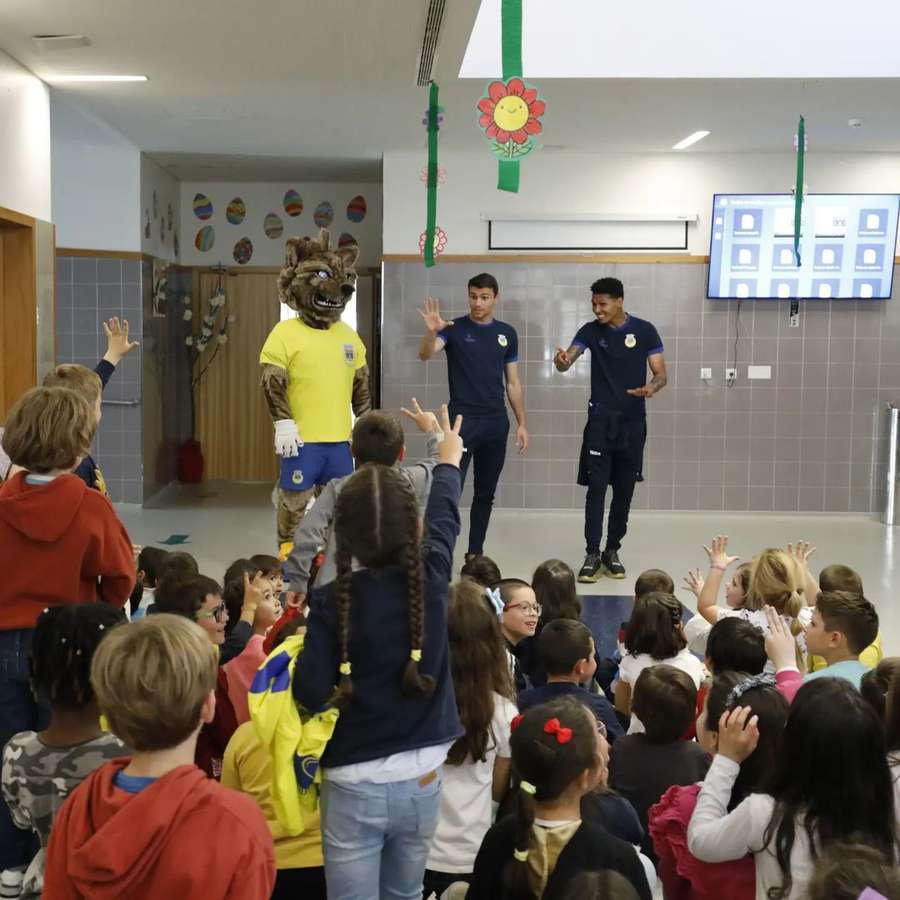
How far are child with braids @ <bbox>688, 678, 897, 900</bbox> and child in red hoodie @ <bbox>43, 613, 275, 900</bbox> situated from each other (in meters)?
0.84

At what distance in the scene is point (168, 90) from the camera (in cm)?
711

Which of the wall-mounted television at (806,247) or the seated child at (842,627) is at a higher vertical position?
the wall-mounted television at (806,247)

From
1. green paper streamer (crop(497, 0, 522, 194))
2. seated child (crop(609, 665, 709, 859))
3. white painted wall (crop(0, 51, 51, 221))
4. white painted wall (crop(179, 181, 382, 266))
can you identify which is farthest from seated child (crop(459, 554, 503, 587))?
white painted wall (crop(179, 181, 382, 266))

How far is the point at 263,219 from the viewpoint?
1120cm

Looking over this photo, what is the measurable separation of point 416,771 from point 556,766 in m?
0.30

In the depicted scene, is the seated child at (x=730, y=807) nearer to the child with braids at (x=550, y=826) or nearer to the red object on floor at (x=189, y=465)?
the child with braids at (x=550, y=826)

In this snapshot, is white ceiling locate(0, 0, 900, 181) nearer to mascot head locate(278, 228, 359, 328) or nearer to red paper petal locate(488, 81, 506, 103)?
red paper petal locate(488, 81, 506, 103)

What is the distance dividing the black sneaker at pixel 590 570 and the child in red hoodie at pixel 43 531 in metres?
4.34

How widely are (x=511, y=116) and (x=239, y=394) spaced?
7325 millimetres

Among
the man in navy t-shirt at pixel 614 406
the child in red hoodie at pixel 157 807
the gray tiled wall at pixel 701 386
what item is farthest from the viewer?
the gray tiled wall at pixel 701 386

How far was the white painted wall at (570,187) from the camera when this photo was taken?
9.36 meters

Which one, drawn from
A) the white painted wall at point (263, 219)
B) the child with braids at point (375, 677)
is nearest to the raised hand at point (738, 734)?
the child with braids at point (375, 677)

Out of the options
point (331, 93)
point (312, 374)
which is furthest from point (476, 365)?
point (331, 93)

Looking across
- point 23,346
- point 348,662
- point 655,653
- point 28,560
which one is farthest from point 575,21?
point 348,662
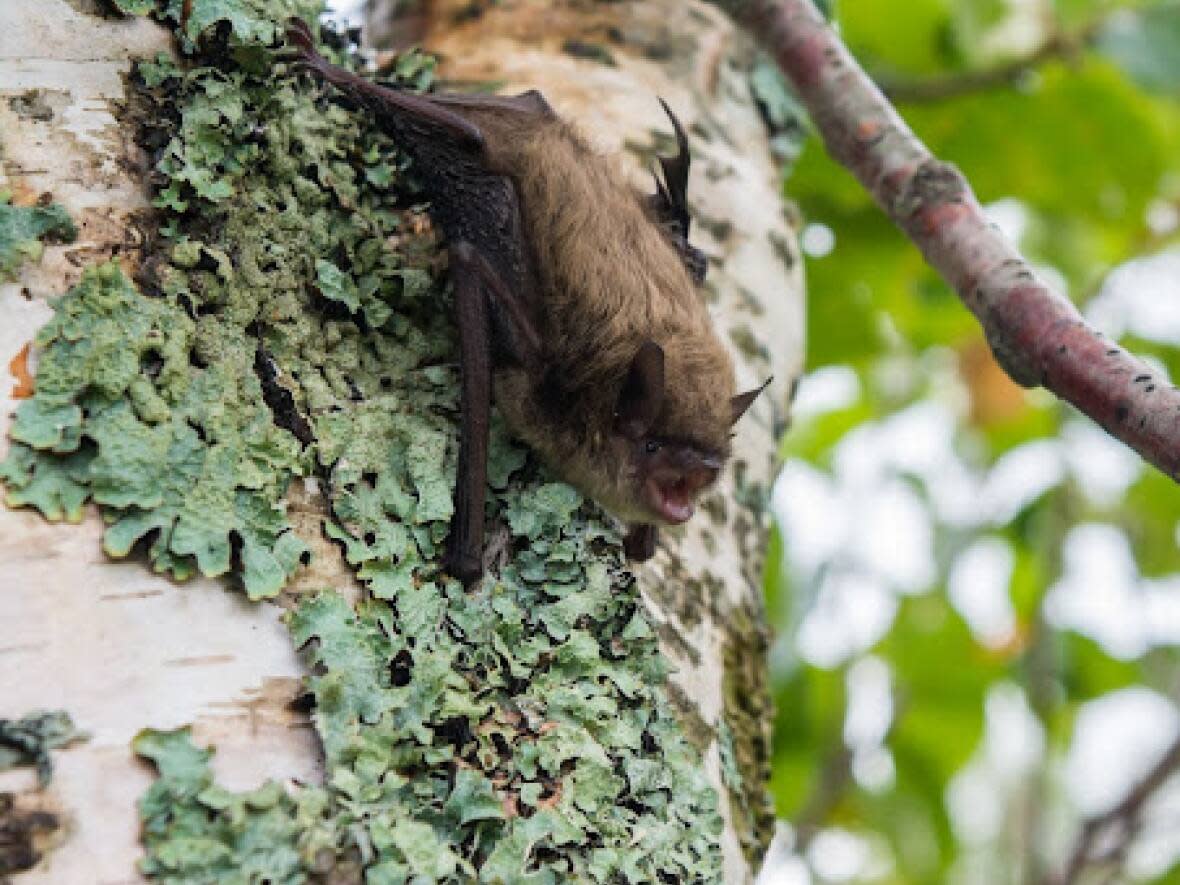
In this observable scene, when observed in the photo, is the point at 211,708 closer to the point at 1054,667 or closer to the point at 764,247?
the point at 764,247

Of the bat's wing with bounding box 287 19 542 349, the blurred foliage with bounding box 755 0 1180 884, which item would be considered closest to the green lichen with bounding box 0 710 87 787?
the bat's wing with bounding box 287 19 542 349

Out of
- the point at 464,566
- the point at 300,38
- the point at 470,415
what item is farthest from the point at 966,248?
the point at 300,38

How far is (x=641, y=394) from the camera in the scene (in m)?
3.77

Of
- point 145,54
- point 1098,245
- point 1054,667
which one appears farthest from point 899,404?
point 145,54

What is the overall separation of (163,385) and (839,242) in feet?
14.9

------------------------------------------------------------

Copy all of the lines above word for word, leaving out the picture markers.

How far are child with braids @ <bbox>688, 678, 897, 900</bbox> and child in red hoodie @ <bbox>43, 613, 275, 900</bbox> situated from each other (in meters)?
0.84

At what distance in the scene is point (168, 90) from the camera (in cm)?
711

Which of the wall-mounted television at (806,247) or the seated child at (842,627) is at a higher vertical position?
the wall-mounted television at (806,247)

From
1. green paper streamer (crop(497, 0, 522, 194))
2. seated child (crop(609, 665, 709, 859))
3. white painted wall (crop(0, 51, 51, 221))
4. white painted wall (crop(179, 181, 382, 266))
can you identify which is farthest from seated child (crop(459, 554, 503, 587))?
white painted wall (crop(179, 181, 382, 266))

How far is the point at 263,219 from the viewpoint?
1120cm

Looking over this photo, what is the measurable separation of point 416,771 from point 556,766 in m?
0.30

In the depicted scene, is the seated child at (x=730, y=807) nearer to the child with braids at (x=550, y=826) or nearer to the red object on floor at (x=189, y=465)?
the child with braids at (x=550, y=826)

In this snapshot, is white ceiling locate(0, 0, 900, 181) nearer to mascot head locate(278, 228, 359, 328) or nearer to red paper petal locate(488, 81, 506, 103)?
red paper petal locate(488, 81, 506, 103)

What is the distance dividing the black sneaker at pixel 590 570 and the child in red hoodie at pixel 43 531 in metres?
4.34

How widely are (x=511, y=116) and (x=239, y=394) spaced?
7325 millimetres

Among
the man in navy t-shirt at pixel 614 406
the child in red hoodie at pixel 157 807
the gray tiled wall at pixel 701 386
what item is farthest from the viewer?
the gray tiled wall at pixel 701 386

How far was the white painted wall at (570,187) from the camera when this photo was taken?
9.36 meters

Which one, drawn from
A) the white painted wall at point (263, 219)
B) the child with braids at point (375, 677)
is nearest to the raised hand at point (738, 734)?
the child with braids at point (375, 677)

Out of the options
point (331, 93)
point (312, 374)
which is furthest from point (476, 365)?
point (331, 93)

Looking across
- point 23,346
- point 348,662
- point 655,653
- point 28,560
which one is farthest from point 575,21?
point 348,662
In this observable scene, when observed in the photo, is the point at 211,708 closer to the point at 1054,667 or closer to the point at 764,247?
the point at 764,247

Of the bat's wing with bounding box 287 19 542 349, the blurred foliage with bounding box 755 0 1180 884, which item would be considered closest to the green lichen with bounding box 0 710 87 787?
the bat's wing with bounding box 287 19 542 349

Out of
- the point at 464,566
- the point at 300,38
- the point at 470,415
what item is farthest from the point at 966,248?
the point at 300,38

How far is (x=641, y=394) from the camera in the scene (in m)?
3.77

Of
- point 145,54
- point 1098,245
- point 1054,667
which one appears farthest from point 899,404?
point 145,54

What is the overall separation of (163,385) and (839,242) in feet?
14.9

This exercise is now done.